§ STORED ROWS:

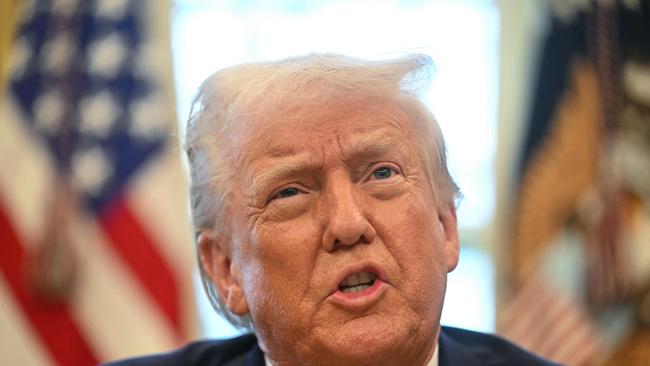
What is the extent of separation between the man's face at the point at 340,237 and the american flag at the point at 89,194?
1687 mm

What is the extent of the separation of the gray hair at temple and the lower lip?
301mm

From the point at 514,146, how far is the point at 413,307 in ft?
6.23

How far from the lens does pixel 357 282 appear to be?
173cm

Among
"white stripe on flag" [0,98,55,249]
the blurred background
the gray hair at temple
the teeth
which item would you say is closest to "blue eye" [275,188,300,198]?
the gray hair at temple

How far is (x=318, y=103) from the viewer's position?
1796 millimetres

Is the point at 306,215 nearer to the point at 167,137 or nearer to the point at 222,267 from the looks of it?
the point at 222,267

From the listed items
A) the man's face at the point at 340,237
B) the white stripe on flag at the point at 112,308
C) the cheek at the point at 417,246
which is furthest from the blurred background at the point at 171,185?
the cheek at the point at 417,246

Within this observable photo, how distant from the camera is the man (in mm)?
1712

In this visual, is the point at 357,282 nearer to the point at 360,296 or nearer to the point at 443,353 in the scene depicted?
the point at 360,296

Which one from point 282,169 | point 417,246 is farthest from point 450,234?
point 282,169

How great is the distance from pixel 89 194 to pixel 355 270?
208cm

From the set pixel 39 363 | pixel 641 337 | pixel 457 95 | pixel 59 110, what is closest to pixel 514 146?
pixel 457 95

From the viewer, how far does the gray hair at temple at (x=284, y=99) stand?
182cm

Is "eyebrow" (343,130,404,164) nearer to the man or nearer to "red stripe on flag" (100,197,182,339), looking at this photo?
the man
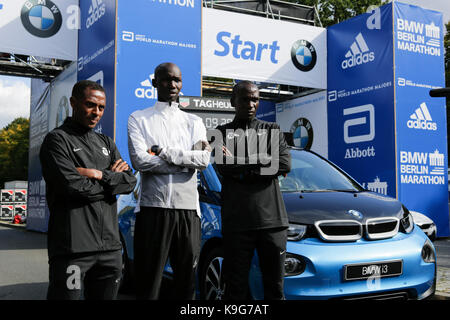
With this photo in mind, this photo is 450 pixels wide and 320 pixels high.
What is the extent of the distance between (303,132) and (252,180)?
12.5 metres

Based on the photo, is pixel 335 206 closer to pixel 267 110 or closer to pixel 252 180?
pixel 252 180

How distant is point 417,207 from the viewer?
11836mm

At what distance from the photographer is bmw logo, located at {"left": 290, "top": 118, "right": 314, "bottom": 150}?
50.1 ft

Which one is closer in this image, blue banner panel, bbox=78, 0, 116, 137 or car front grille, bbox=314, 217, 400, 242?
car front grille, bbox=314, 217, 400, 242

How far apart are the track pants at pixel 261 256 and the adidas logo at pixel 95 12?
326 inches

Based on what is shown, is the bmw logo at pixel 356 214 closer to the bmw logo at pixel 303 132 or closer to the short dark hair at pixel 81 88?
the short dark hair at pixel 81 88

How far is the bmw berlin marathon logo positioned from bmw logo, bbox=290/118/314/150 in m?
7.84

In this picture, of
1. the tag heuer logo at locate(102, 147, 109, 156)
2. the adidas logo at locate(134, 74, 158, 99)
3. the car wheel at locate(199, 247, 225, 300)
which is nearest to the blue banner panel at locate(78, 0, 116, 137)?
the adidas logo at locate(134, 74, 158, 99)

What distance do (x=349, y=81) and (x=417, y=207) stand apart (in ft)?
12.9

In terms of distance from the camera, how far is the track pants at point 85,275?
2.58 meters

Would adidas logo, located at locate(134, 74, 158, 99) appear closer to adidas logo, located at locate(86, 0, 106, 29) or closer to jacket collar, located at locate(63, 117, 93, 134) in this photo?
adidas logo, located at locate(86, 0, 106, 29)

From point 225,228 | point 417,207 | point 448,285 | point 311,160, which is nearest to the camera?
point 225,228
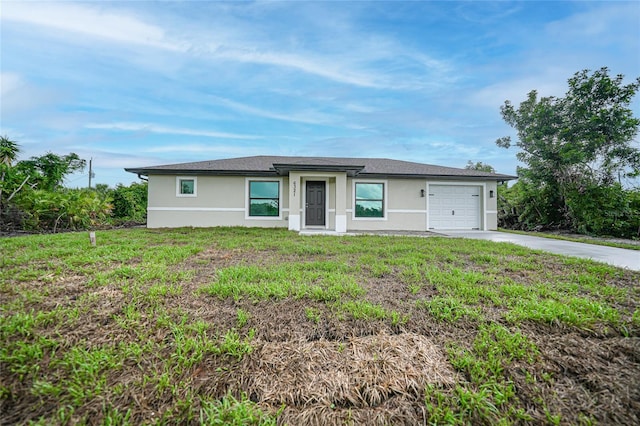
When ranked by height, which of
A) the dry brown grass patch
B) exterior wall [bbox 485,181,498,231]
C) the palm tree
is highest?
the palm tree

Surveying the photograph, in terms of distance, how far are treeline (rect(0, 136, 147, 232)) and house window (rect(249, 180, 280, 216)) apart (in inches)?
263

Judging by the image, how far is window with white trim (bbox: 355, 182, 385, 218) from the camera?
1220 centimetres

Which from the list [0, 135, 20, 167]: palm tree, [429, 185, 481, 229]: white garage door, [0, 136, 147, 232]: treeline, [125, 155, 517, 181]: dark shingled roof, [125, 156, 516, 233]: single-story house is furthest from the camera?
[429, 185, 481, 229]: white garage door

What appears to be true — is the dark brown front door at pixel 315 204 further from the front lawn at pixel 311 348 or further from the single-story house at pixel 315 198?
the front lawn at pixel 311 348

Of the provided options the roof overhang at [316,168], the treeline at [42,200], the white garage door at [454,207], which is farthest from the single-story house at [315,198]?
the treeline at [42,200]

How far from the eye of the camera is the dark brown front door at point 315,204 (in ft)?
39.4

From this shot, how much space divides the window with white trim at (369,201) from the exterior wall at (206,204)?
335 cm

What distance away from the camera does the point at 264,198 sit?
11984mm

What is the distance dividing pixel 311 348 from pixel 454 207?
12.3 meters

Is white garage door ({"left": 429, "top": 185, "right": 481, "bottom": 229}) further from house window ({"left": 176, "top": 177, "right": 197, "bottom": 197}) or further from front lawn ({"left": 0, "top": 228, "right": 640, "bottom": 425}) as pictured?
house window ({"left": 176, "top": 177, "right": 197, "bottom": 197})

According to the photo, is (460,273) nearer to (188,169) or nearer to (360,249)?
(360,249)

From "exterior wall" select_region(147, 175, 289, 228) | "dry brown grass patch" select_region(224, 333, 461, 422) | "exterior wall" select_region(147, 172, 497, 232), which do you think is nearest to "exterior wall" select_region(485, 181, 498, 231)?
"exterior wall" select_region(147, 172, 497, 232)

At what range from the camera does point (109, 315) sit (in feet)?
9.00

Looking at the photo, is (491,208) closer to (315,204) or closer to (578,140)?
(578,140)
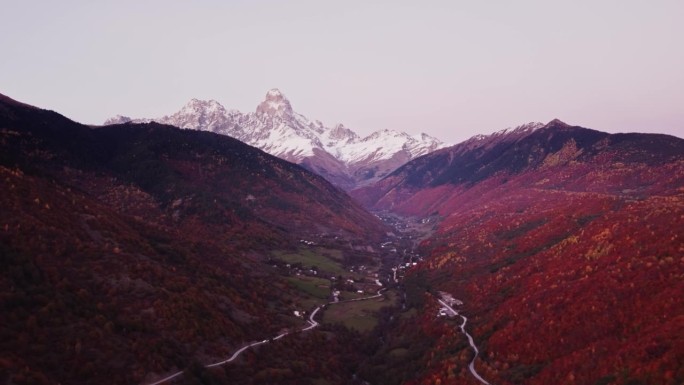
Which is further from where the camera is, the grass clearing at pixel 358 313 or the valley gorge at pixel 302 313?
the grass clearing at pixel 358 313

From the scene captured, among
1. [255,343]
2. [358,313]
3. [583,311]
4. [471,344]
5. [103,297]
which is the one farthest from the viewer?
[358,313]

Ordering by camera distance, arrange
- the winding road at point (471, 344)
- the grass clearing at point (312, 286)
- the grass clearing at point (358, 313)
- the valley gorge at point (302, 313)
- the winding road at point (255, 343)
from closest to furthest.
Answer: the valley gorge at point (302, 313), the winding road at point (255, 343), the winding road at point (471, 344), the grass clearing at point (358, 313), the grass clearing at point (312, 286)

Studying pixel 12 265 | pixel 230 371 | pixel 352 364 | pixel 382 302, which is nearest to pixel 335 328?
pixel 352 364

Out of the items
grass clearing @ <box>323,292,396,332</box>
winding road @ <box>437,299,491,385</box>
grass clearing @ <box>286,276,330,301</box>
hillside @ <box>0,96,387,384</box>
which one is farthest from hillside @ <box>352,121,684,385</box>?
hillside @ <box>0,96,387,384</box>

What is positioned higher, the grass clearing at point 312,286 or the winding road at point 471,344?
the winding road at point 471,344

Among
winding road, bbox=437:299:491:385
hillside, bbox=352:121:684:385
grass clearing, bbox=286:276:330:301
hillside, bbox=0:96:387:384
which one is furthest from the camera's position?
grass clearing, bbox=286:276:330:301

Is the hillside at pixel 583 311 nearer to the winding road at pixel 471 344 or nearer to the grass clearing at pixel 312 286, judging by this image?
the winding road at pixel 471 344

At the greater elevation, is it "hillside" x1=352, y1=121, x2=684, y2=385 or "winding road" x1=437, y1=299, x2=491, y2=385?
"hillside" x1=352, y1=121, x2=684, y2=385

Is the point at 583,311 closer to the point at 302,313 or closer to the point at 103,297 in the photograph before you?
the point at 302,313

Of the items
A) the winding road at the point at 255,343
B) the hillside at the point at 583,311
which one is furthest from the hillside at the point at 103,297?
the hillside at the point at 583,311

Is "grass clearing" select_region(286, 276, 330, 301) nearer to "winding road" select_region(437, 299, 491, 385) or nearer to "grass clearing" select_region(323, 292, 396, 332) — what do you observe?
"grass clearing" select_region(323, 292, 396, 332)

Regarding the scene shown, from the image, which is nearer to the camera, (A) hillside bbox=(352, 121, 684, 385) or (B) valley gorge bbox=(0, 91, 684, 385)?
(A) hillside bbox=(352, 121, 684, 385)

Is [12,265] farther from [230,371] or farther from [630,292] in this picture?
[630,292]

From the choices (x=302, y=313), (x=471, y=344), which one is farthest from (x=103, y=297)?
(x=471, y=344)
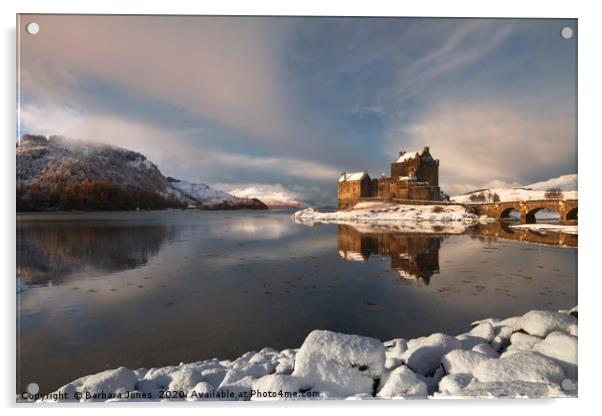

§ JOB:
Format the material from the line with "Surveying the photograph, in" up to and including the line with "1220 centimetres" as a numbered list, leaving out blank lines.

§ RIGHT ANSWER:
1. Surveying the photograph, in terms of distance, how far are treeline (rect(0, 136, 147, 232)) and house window (rect(249, 180, 280, 216)) apart (in inches)?
2. 263
3. Judging by the image, how far is window with white trim (bbox: 355, 182, 385, 218) from the camera?
4. 1220 centimetres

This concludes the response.